Тристано видел обоих накануне вечером на Хеймаркет, на открытии нового оперного сезона. Первым спектаклем шло сочинение синьора Бонончини «Astarto»[123]— вместо «Philomela» мистера Генделя, над которой тот продолжал работать день и ночь, подкрепляя силы исключительно табаком. Король уселся в ложе у самой сцены, весело беседуя за партией в карты с мадам Килмансегг и двумя дамами-герцогинями. Увлеченность игрой, по-видимому, не позволила его величеству вслушаться в оперу, поскольку теперь он велел Тристано, которого упорно называл почему-то «синьор Сенезино», спеть одну из арий. Тристано начал было объяснять, что не участвовал в представлении «Astarto» и что на самом деле роль исполнял настоящий синьор Сенезино, однако стоявший рядом лорд У*** торопливо прошептал:
— Спойте что угодно: все равно старый болван не разберет разницы!

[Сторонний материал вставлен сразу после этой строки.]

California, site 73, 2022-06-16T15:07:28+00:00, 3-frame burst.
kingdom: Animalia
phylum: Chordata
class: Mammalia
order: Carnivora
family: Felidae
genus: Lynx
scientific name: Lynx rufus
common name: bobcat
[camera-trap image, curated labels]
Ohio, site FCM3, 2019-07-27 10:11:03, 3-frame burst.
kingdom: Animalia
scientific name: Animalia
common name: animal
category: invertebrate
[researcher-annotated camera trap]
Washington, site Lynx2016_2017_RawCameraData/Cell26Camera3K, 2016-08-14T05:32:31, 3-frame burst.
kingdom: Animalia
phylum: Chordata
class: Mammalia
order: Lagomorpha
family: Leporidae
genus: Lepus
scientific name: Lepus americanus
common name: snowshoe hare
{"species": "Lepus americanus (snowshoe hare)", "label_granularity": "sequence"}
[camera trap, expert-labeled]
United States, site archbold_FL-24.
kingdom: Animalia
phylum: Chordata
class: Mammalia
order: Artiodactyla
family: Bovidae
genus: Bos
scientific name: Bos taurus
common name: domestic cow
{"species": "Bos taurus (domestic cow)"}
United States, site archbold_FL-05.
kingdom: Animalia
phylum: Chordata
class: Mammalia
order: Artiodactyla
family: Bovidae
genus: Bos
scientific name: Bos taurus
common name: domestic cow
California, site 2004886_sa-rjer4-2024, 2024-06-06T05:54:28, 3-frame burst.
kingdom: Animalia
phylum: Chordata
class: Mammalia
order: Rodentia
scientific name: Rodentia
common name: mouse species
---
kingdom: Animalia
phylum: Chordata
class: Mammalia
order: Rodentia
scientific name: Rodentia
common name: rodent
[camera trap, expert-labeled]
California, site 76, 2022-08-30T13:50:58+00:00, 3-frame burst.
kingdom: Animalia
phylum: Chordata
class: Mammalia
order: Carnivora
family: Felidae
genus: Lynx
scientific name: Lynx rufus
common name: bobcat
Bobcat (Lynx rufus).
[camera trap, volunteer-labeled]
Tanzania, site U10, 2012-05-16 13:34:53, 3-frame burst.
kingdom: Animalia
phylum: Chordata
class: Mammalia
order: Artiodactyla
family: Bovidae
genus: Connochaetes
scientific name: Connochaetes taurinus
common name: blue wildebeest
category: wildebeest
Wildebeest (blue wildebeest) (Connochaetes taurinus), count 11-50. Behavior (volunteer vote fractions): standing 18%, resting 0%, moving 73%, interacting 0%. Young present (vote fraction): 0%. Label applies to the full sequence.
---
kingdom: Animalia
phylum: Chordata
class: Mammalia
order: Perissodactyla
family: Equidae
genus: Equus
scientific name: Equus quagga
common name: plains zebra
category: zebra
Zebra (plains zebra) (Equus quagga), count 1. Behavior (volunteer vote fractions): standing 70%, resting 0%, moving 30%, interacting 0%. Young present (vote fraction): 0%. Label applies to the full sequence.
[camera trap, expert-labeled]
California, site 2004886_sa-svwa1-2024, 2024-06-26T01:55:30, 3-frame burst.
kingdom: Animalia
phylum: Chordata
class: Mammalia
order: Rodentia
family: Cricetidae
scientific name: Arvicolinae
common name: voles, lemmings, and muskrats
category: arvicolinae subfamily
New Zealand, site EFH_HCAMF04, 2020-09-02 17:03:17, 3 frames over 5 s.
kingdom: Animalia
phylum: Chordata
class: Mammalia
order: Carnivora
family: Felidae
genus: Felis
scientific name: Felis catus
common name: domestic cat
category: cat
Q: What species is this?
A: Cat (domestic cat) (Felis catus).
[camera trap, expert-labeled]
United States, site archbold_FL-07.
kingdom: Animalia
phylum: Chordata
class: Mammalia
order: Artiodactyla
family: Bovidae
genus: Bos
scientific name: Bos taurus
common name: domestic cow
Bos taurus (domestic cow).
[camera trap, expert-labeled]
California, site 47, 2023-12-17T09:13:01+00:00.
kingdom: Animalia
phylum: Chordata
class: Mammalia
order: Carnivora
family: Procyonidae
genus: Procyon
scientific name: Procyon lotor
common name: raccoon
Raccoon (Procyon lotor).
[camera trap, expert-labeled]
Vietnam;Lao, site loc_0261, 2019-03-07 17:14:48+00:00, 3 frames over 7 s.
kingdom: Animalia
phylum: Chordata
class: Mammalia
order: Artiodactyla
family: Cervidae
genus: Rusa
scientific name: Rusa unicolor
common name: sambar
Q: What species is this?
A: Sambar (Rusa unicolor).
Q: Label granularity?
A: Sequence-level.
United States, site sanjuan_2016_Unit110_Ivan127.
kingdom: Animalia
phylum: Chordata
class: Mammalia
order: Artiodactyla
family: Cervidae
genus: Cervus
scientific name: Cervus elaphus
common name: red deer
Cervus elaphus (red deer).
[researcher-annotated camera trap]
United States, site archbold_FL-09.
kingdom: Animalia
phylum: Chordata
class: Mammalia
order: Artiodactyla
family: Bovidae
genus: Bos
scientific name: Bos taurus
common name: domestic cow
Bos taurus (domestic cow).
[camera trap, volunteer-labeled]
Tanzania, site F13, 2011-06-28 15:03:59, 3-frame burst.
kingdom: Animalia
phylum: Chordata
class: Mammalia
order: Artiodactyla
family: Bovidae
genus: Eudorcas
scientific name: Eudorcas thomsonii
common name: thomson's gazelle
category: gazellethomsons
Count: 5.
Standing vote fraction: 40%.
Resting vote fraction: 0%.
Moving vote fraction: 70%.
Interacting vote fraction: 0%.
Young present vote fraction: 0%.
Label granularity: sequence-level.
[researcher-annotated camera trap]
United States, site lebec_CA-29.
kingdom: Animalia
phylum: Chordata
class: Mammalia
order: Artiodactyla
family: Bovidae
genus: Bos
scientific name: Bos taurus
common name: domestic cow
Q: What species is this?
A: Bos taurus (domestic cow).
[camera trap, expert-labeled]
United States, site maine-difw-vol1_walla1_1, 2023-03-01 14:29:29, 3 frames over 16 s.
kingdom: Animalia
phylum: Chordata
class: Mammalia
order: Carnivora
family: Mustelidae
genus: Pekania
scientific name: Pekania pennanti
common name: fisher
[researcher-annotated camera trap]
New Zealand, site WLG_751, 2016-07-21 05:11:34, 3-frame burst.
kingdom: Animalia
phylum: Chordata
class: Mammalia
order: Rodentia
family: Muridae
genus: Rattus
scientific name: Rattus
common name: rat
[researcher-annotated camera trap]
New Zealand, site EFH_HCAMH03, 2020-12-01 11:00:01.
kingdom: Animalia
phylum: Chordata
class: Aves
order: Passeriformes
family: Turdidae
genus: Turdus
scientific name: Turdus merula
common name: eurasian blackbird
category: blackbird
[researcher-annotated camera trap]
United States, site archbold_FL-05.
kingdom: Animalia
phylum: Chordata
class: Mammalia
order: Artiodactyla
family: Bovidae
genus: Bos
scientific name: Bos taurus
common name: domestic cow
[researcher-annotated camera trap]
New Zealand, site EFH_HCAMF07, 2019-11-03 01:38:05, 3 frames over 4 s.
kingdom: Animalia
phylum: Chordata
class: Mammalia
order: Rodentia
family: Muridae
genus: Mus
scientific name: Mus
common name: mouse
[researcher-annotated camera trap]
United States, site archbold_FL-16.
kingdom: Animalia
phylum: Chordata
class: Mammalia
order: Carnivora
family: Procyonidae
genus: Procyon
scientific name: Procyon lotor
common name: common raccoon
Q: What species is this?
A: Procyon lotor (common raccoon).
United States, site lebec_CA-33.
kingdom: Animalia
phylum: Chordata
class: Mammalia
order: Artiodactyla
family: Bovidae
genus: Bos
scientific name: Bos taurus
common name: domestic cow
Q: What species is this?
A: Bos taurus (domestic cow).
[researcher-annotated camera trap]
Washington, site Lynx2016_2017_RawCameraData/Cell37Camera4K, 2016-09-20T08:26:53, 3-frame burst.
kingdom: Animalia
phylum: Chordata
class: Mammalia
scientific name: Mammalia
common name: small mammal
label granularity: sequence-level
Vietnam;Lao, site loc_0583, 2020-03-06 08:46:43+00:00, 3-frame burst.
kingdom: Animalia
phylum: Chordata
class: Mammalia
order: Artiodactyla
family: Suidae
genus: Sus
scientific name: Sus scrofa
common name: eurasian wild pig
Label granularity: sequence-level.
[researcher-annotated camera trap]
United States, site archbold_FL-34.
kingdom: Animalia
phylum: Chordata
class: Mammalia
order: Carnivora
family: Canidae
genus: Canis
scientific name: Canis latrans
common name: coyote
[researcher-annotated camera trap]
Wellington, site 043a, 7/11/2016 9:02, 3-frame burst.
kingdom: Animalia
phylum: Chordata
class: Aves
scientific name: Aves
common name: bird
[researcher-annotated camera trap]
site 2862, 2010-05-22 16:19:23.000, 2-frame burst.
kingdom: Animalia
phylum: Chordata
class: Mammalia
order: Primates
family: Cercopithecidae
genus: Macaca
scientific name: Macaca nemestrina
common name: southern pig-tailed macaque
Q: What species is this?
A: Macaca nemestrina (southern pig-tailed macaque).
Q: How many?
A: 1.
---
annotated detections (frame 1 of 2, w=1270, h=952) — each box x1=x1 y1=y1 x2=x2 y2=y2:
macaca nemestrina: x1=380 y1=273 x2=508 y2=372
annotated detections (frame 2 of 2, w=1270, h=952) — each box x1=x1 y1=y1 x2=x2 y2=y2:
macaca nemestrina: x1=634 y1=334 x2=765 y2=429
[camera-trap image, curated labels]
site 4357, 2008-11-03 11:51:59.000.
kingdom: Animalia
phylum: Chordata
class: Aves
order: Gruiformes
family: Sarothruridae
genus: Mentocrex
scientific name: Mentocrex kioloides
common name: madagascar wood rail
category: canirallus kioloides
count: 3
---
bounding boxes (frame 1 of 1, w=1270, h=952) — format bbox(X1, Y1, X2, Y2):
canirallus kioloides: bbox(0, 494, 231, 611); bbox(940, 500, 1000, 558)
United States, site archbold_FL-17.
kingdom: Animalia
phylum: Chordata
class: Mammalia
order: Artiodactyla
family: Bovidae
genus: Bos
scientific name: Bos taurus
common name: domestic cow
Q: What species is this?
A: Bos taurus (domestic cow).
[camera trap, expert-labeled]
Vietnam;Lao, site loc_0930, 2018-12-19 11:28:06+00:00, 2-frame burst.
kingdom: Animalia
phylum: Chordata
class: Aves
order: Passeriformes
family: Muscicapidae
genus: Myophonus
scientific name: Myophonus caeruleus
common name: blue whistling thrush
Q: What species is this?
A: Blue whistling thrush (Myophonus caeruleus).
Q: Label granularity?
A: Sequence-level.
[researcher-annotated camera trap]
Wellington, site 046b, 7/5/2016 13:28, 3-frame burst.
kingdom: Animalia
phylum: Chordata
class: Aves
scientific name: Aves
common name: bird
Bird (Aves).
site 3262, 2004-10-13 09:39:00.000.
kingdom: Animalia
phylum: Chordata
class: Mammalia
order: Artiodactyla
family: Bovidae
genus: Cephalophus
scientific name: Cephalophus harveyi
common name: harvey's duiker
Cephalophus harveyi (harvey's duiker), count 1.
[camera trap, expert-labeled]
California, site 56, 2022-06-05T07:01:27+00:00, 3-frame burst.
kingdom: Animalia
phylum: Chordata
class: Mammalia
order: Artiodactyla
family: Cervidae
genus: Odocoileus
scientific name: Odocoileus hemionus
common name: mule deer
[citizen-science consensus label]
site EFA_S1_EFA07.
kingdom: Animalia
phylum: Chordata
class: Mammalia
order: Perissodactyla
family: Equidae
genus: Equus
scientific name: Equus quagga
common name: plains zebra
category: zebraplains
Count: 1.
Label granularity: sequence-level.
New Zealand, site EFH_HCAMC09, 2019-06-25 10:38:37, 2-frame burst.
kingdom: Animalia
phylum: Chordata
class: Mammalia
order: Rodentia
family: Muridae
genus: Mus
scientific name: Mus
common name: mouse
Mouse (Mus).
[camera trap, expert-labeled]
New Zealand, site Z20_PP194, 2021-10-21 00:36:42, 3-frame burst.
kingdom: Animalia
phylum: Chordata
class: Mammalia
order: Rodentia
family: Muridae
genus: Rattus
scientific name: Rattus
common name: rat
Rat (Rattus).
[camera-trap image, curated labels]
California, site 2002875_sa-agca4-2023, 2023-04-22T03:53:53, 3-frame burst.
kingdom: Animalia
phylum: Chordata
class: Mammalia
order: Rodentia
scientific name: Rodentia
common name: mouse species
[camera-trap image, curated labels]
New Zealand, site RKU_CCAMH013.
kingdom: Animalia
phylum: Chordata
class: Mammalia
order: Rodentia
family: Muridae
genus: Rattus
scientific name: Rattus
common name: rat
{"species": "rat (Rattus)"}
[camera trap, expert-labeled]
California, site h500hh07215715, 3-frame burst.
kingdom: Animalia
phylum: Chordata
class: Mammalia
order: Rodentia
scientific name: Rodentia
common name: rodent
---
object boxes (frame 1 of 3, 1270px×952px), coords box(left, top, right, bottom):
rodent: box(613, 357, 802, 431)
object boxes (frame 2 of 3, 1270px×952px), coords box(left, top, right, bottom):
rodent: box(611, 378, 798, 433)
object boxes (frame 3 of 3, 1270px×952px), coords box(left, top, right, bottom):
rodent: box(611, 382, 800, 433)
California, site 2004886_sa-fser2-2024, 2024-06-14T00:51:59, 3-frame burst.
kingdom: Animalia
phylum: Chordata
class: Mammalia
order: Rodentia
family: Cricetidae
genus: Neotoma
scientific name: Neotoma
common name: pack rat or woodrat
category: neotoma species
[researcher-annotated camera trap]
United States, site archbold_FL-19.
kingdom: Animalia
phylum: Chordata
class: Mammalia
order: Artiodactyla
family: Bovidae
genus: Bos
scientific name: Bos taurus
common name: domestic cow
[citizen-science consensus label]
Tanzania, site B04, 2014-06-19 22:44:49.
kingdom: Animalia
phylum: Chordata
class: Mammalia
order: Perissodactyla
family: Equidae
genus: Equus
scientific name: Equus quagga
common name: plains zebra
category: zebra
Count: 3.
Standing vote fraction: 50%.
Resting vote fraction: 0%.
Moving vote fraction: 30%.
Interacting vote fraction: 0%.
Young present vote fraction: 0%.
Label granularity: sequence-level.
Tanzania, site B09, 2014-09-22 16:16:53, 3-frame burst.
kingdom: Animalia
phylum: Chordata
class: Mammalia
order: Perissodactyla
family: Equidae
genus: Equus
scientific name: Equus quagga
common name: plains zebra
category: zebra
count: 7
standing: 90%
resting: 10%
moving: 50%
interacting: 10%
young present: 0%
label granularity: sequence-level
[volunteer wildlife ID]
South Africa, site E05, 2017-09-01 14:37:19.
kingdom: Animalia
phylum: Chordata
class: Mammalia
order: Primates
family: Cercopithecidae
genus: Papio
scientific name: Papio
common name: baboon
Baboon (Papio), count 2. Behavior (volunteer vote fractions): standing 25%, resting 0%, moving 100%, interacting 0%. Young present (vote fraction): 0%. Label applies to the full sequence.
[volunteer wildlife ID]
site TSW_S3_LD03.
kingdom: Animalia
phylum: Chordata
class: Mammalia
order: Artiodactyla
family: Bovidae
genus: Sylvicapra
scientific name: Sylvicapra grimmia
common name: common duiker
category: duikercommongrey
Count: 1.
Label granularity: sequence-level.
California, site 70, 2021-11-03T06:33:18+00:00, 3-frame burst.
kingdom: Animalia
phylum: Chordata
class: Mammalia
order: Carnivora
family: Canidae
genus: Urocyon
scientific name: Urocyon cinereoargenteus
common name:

«Astarto», на удивление, имела большой успех: двадцать четыре представления. Даже «Radamisto» уступил ей первенство. Выдающееся достижение синьора Бонончини — с учетом всех обстоятельств, и лопнувших Пузырей прежде всего. Достижение, пожалуй, даже чересчур выдающееся. Мистер Гендель, запершись в своих апартаментах в особняке лорда Берлингтона на Пиккадилли, по слухам, весьма ревниво отнесся к горячему приему, оказанному публикой синьору Бонончини: поговаривали, будто он яростно упрекал лорда Берлингтона за предательское приглашение в Лондон нового композитора и был крайне обеспокоен судьбой своей последней работы — оперы «Philomela». Тристано вполне мог бы поверить этим слухам (мистер Гендель, безусловно, отличался вспыльчивостью), если бы молва не донесла до него также, что сам он, по общему мнению, тоже плетет интриги против Сенезино.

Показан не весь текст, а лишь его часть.